THE WISDOM OF GURU BILL MURRAY
I am in line at the corner deli to buy a Diet Coke. So naturally, I say to myself, “I’m waiting in line to buy a Diet Coke.” I speak it out loud, as confidently as I can.
The guy in front of me—wearing a CBS Sports hat—swivels his head.
“I’m looking around the store,” I continue. “I see a stack of oranges and bananas.”
He looks at my head for an earpiece. Maybe a Bluetooth headset to reassure himself that I’m on the phone. Nope. I’m just talking to myself.
“And now I’m getting my wallet out of my pants.”
He looks at me l
ike, well, like he’s just seen a child vomit into an Easter basket.
It’s all part of my new strategy for unitasking. It’s a strange one, but it does have scientific backing. I call it the Bill Murray Method of Extreme Focus.

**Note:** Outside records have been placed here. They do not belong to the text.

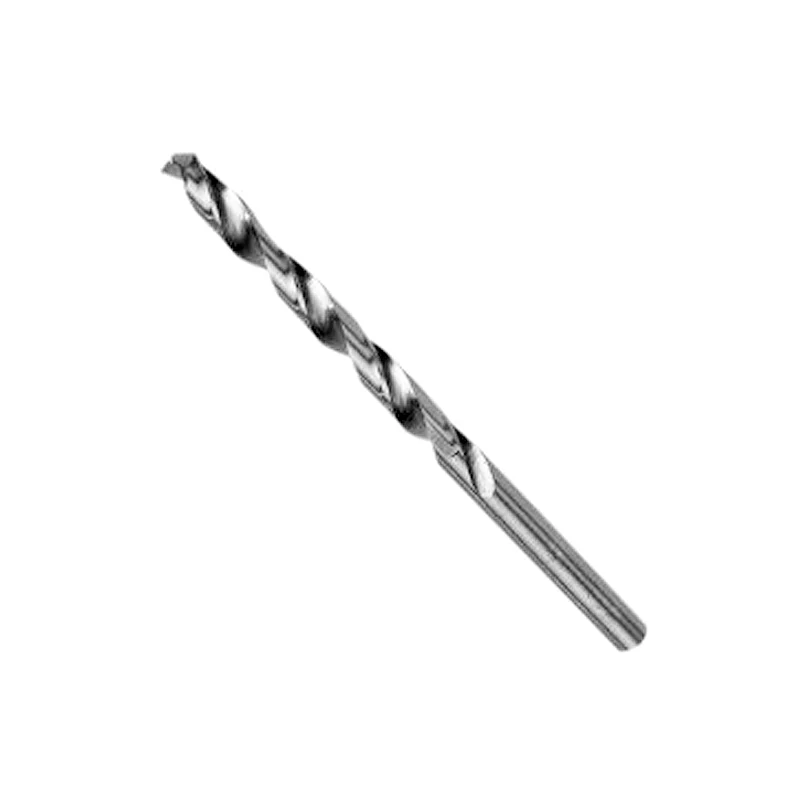 Broca Corneta Hss 11/64" (88,610,608) INVERMEC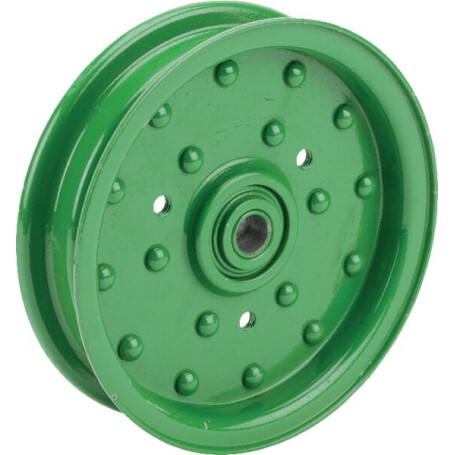 Rouleau JOHN DEERE AH93171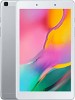 سامسونج Galaxy Tab A 8.0 (2019)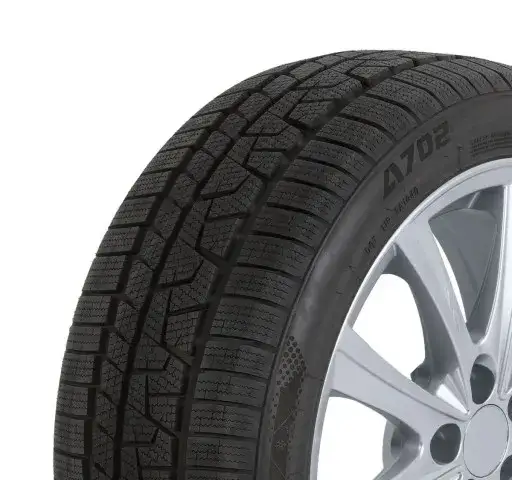 Opony Aplus: Kto produkuje i czy warto je kupić? Poznaj prawdę!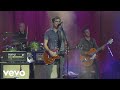 Skank - Eu Disse a Ela (Os Três Primeiros Ao Vivo no Circo Voador)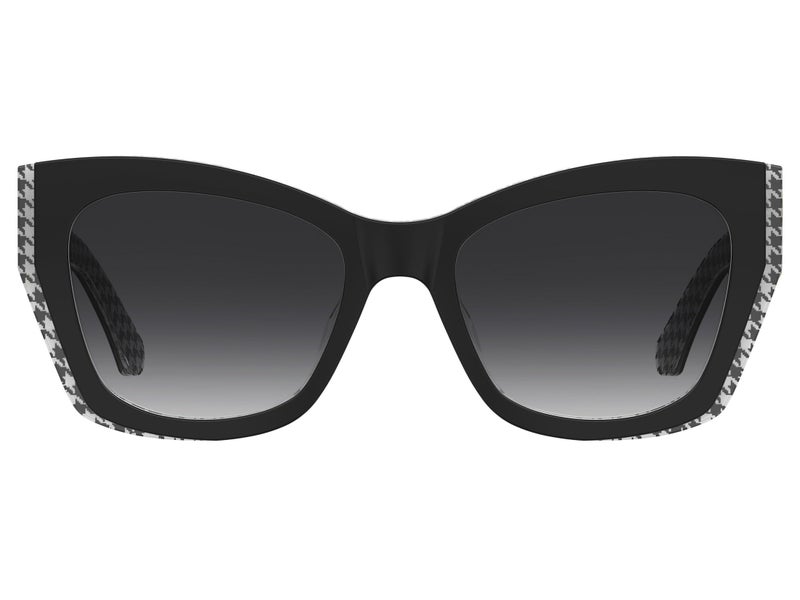 kate spade Female's Designer Cat-Eye Sunglasses - Image 1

Maybe you remember the scene in Caddyshack? The one in which Murray’s whackjob, gopher-hunting greenskeeper pretends to be playing golf. He’s got a gardening tool and he’s thwacking these fancy white flowers outside the clubhouse, sending the petals spraying. All the while, he’s also pretending to be a sportscaster covering the event. He’s providing his own real-time color commentary:
“Incredible Cinderella story. This unknown, comes out of nowhere, to lead the pack at Augusta . . . [thwacks a flower] . . . The normally reserved Augusta crowd, going wild . . . he’s gonna hit about a five iron it looks like. He’s got a beautiful backswing [thwack] . . . oh, he got all of that one! He’s got to be pleased with that . . . [thwack] It looks like a mirac—IT’S IN THE HOLE! IT’S IN THE HOLE! Former greenskeeper, now Masters champion.
After I saw Caddyshack when I was twelve, I started to do the same thing whenever I played sports by myself (which was my preferred way to play sports, since it cut down on the chances of losing). “Jacobs bounces the ball. He shoots! He scores! Un-bah-liev-able!”
I liked the idea of a crowd cheering me on. It jacked up the excitement. So I started to expand the self-narration to other activities. Why should sports have all the fun? “Jacobs has the Tater Tot in sight,” I’d say when eating at the brown Formica table at the cafeteria. “He spears it with his fork. Jim, will you look at that? Exquisite form. He is a master. Down goes that Tater Tot! Down goes the Tater Tot!”
I weaned myself from sportscasting my own life in high school. But now, during Project Focus, I’ve brought it back with force. Well, at least a version of it. I’ve cut down on the “crowd goes wild” and I’ve switched from “Jacobs” to first person. But I’m narrating my own existence.
If I go to the bathroom, I say, “I’m going to the bathroom.” I know I sound like Rain Man. But I’m telling you, it’s changed my life.